COP24 : "On accouche d'un manuel d'application basé sur le plus petit dénominateur commun"
Le porte-parole climat de Greenpeace regrette la présence des lobbies et du secteur privé au sein de la COP24, "qui viennent entraver les discussions".
Après deux semaines de discussions, les 196 États de la planète sont parvenus à un accord, samedi 15 décembre au soir, au terme de la 24e conférence sur le climat, qui se déroulait à Katowice, en Pologne.
Le but était de déterminer un mode d'emploi pour appliquer les mesures décidées à Paris il y a trois ans, qui visent à réduire les émissions de gaz à effet de serre afin de limiter le réchauffement climatique à 2%. "On accouche d'un manuel d'application basé sur le plus petit dénominateur commun", regrette Clément Sénéchal, chargé de campagne et porte-parole climat pour Greenpeace France, invité dimanche 16 décembre sur franceinfo.
franceinfo : Êtes-vous déçus face au manque de réactivité des dirigeants de la planète ou finalement n'en attendiez-vous pas plus ?
Clément Sénéchal : On est très déçus. On accouche d'un manuel d'application basé sur le plus petit dénominateur commun. Or, le changement climatique a lieu aujourd'hui, pas demain. Ce sont déjà des centaines de milliers de vies qui sont menacées et atteintes par le changement climatique, il y a des États insulaires qui sont en train de disparaître. On a l'impression que les États les plus riches essaient de gagner du temps en permanence. On a une COP24 incapable de demander aux États de réviser à la hausse leur feuille de route et leurs efforts climatiques.
À quoi sert cette COP24, quand on sait par exemple que l'un de ses principaux sponsors est le premier producteur de charbon de l'Union européenne ?
Il y a un vrai problème, qui est la présence des lobbies et du secteur privé, qui viennent entraver les discussions. Le Medef avait d'ailleurs laissé fuiter une feuille de route sur comment saborder ces négociations climatiques. Pour autant, ça reste un espace multilatéral et ça nous permet d'entendre la voix des petits pays, qui sont les plus menacés par les conséquences du changement climatique. C'est un endroit où les pays riches sont obligés d'écouter ce qu'ont à leur dire les petits États.
Les climatologues l'ont dit et redit, si on n'agit pas maintenant, d'ici 30 ans des territoires entiers ne seront plus habitables, notamment en Asie du Sud. Que peuvent-ils dire de plus pour être entendus ?
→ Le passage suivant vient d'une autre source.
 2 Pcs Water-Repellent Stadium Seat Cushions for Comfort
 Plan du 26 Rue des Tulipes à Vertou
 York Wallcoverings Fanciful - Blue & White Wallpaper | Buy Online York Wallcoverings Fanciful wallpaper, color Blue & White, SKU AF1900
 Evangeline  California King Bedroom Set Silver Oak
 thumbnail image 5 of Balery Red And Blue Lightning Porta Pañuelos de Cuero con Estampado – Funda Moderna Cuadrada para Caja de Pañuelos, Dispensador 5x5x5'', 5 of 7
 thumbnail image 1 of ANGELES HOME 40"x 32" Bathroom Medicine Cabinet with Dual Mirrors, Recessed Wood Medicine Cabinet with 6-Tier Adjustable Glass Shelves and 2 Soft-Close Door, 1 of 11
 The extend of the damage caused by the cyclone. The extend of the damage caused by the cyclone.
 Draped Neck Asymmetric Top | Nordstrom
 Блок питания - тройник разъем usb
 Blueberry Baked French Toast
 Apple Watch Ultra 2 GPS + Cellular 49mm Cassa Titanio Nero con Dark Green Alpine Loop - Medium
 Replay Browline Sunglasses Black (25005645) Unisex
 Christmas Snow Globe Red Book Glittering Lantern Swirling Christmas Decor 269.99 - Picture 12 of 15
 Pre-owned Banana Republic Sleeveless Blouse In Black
Il doit y avoir un certain désarroi au sein de la communauté scientifique. L'un des grands regrets de cette COP24 est que les États n'ont pas été capables d'accueillir favorablement le dernier rapport spécial du GIEC, le rapport 1.5, qu'ils avaient eux-mêmes commandé lors de la COP de Paris en 2015. Il prône la diminution de moitié des gaz à effet de serre d'ici 10 ans. Aujourd'hui, on n'a pas un accord, on n'a pas un résultat des discussions. Il faut continuer à faire monter la pression dans la société civile. Les derniers sondages d'opinion montrent que l'enjeu climatique fait partie des priorités des Français.
La majorité des populations veut voir des actions politiques. Ce qui s'est passé dans la séquence climat, ce n'est pas ce qui s'est passé dans l'enceinte des négociations elles-mêmes mais ce qui s'est passé en dehors, avec des marches climat qui ont été nombreuses et massives. Les citoyens sont convaincus car ils perçoivent les signaux des médias, des ONG, des scientifiques. Il faut obtenir une action politique. La plus mauvaise idée, ce serait de renoncer face à l'incapacité de nos dirigeants à construire un projet de société qui place la lutte contre le changement climatique en son cœur.